- Text passage -
*-*-*

| What is a Bookkeeper?
Bookkeeping is a growing profession - it is demanding, exciting, challenging and above all, rewarding. It is about understanding how a business works and then providing accurate figures that enable the business to know exactly how well it is doing. For men and women of all ages and from all backgrounds it provides outstanding career opportunities.
The basic system of double entry bookkeeping was invented more than five hundred years ago by a Cistercian monk called Luca Pacioli. His system still endures today and is used throughout the world, making bookkeeping a truly international profession. The ICB website will give an understanding of how to train to become a bookkeeper and how to become a member of the Institute. It will also help those who already have a qualification or have been working as a bookkeeper for many years but now want the support of a professional association to enhance career prospects.
A career in bookkeeping
Every business, no matter how large or small, is required by law to 'keep books'. This involves the recording of the financial transactions of a business, whether manually into ledgers or by entering everything onto a computer. So, if you are well organised and methodical, like working through documents and enjoy seeing a set of figures add up properly, bookkeeping could be the career for you.
People of all ages are becoming bookkeepers: Young people fresh from school or college can achieve a professional qualification that opens up a whole new world of business to them or may become the first step to becoming a qualified accountant. More mature people bring years' of experience to their role and are in great demand from businesses who want a safe pair of hands.
As a subcontract bookkeeper you can expect to earn $45.00+ per hour for basic bookkeeping ie: entering payments, invoices etc. If you perform reconciliations, produce reports you can expect up to $60.00 per hour.
What is a bookkeeper?
A bookkeeper is a 'keeper of the books'
ICB Members (Certified Bookkeeper) have proven that they have performed bookkeeping services at a significant level for a period exceeding 2 years and have a proven level of bookkeeping knowledge.
What is a Certified Bookkeeper
What is a BAS Agent?
What is a BAS Service - PDF | Link
What is a BAS Agent allowed to do - Link
What it means to be a BAS Agent - PDF
The term “BAS Agent” typically applies to a business who contracts to a client to provide services to that client to do with their BAS obligations.

*-*-*

- Recorded information -

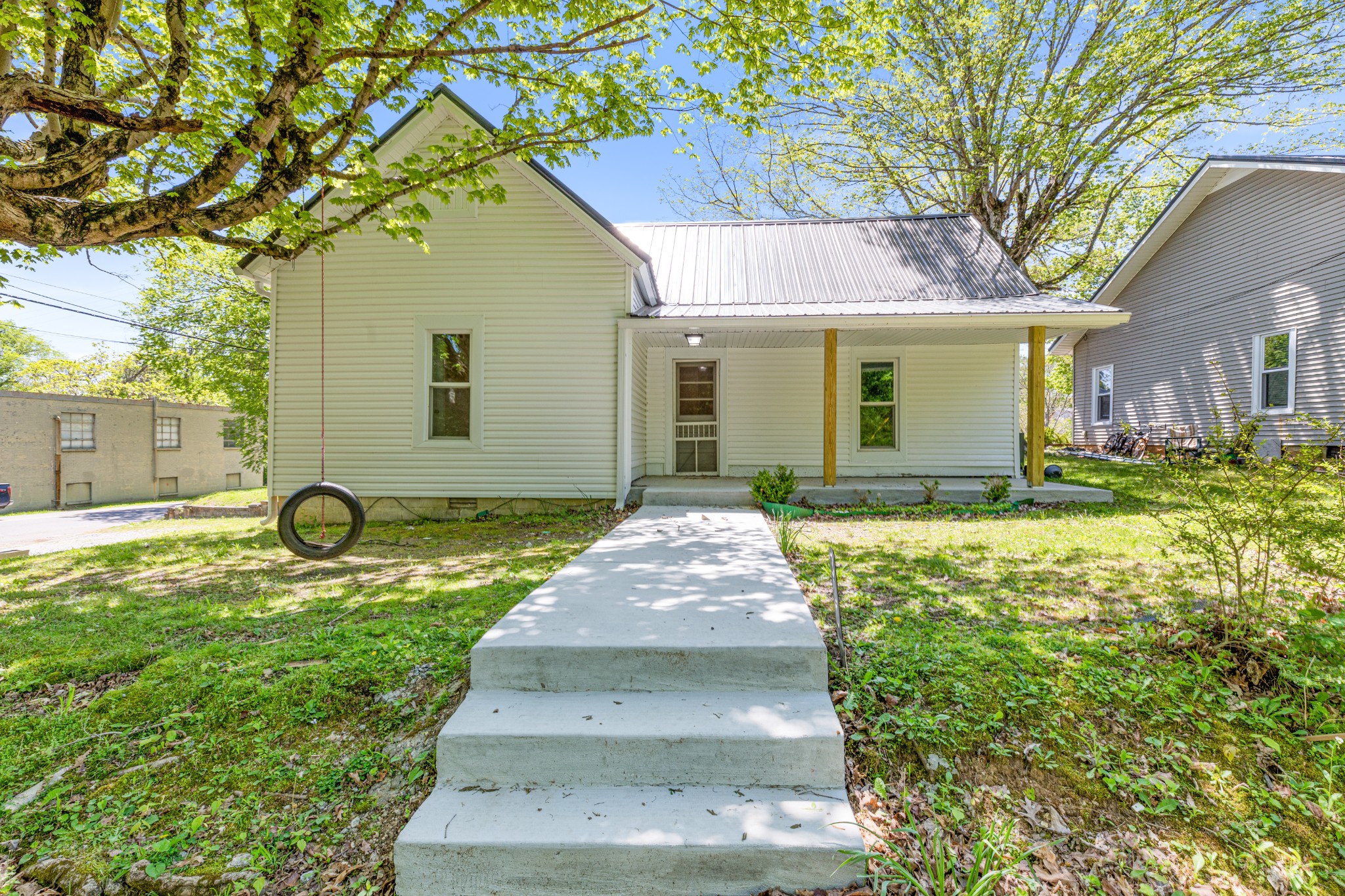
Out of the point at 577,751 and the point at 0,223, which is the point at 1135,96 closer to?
the point at 577,751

*-*-*

- What you should do -
Translate this sentence from the bookkeeping text into Spanish: "Every business, no matter how large or small, is required by law to 'keep books'."

- Output for this task -
Toda empresa, sin importar lo grande o pequeña que sea, está obligada por ley a "llevar libros".